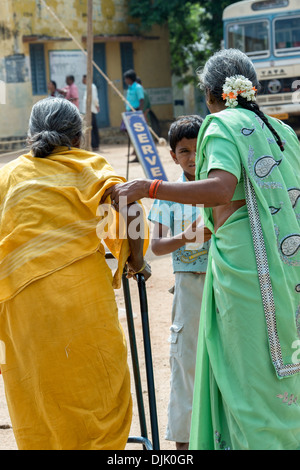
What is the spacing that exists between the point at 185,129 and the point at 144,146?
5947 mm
_ _ _ _ _ _ _
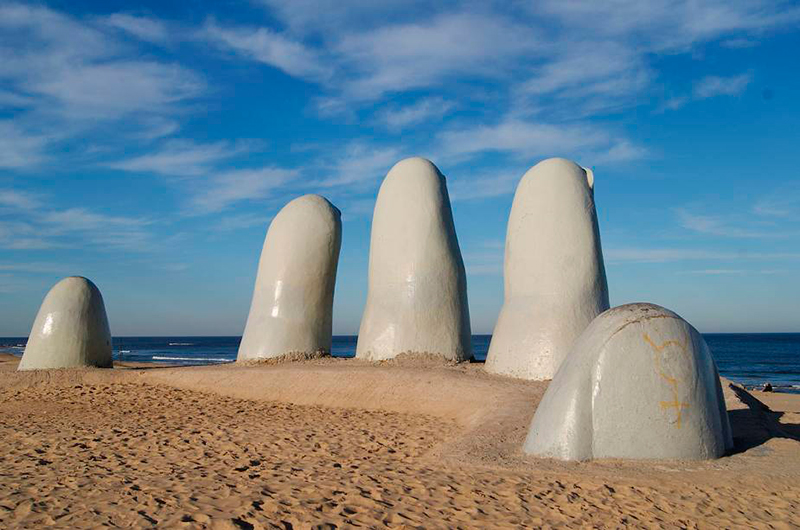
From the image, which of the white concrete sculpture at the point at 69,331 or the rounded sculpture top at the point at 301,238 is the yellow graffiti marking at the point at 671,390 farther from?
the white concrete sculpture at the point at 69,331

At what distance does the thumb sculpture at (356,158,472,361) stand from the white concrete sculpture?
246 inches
_ _ _ _ _ _ _
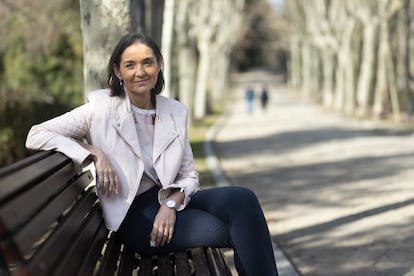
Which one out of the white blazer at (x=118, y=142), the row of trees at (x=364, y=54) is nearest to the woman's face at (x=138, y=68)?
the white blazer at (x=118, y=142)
_ _ _ _ _ _ _
WRITTEN PROBLEM ->
Gather every line from the rows above that contains the word "sculpture", treating uppercase and lowercase letters as different.

EXPECTED ANSWER ->
From the image, which of the white concrete sculpture at the point at 69,331 or the rounded sculpture top at the point at 301,238 is the yellow graffiti marking at the point at 671,390 farther from?
the white concrete sculpture at the point at 69,331
At what distance does the thumb sculpture at (356,158,472,361) stand from the white concrete sculpture?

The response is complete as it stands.